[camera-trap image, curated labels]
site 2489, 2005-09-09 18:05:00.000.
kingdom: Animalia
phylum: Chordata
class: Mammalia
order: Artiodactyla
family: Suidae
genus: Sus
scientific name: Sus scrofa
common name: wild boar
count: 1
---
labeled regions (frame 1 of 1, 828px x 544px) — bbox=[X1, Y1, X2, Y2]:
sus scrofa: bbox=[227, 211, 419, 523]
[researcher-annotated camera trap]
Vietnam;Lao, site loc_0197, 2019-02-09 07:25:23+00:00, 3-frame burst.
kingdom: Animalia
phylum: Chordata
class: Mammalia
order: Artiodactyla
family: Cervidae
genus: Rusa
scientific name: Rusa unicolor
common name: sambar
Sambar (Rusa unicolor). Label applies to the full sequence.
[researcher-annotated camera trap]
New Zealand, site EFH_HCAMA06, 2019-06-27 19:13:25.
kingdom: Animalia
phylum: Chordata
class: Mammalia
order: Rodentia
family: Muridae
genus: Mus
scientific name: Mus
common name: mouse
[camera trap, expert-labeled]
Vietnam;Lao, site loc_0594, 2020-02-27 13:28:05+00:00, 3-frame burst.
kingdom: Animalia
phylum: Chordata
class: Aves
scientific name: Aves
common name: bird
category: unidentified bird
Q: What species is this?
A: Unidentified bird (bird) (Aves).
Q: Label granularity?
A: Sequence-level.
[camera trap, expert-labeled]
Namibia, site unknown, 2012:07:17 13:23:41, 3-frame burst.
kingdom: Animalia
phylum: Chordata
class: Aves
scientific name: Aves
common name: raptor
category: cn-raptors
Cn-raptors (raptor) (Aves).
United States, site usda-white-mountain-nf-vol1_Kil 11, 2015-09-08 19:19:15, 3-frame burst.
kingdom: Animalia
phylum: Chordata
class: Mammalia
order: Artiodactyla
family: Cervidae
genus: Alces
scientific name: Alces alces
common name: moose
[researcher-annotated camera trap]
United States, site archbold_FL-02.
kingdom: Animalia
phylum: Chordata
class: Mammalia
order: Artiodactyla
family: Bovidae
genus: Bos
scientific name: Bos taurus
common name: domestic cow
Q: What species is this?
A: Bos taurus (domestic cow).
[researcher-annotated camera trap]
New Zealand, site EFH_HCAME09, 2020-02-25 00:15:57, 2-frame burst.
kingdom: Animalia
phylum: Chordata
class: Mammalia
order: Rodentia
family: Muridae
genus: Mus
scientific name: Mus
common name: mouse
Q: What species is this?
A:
###
Every line that holds the word "Zealand" should be copied from the records above.

New Zealand, site EFH_HCAMA06, 2019-06-27 19:13:25.
New Zealand, site EFH_HCAME09, 2020-02-25 00:15:57, 2-frame burst.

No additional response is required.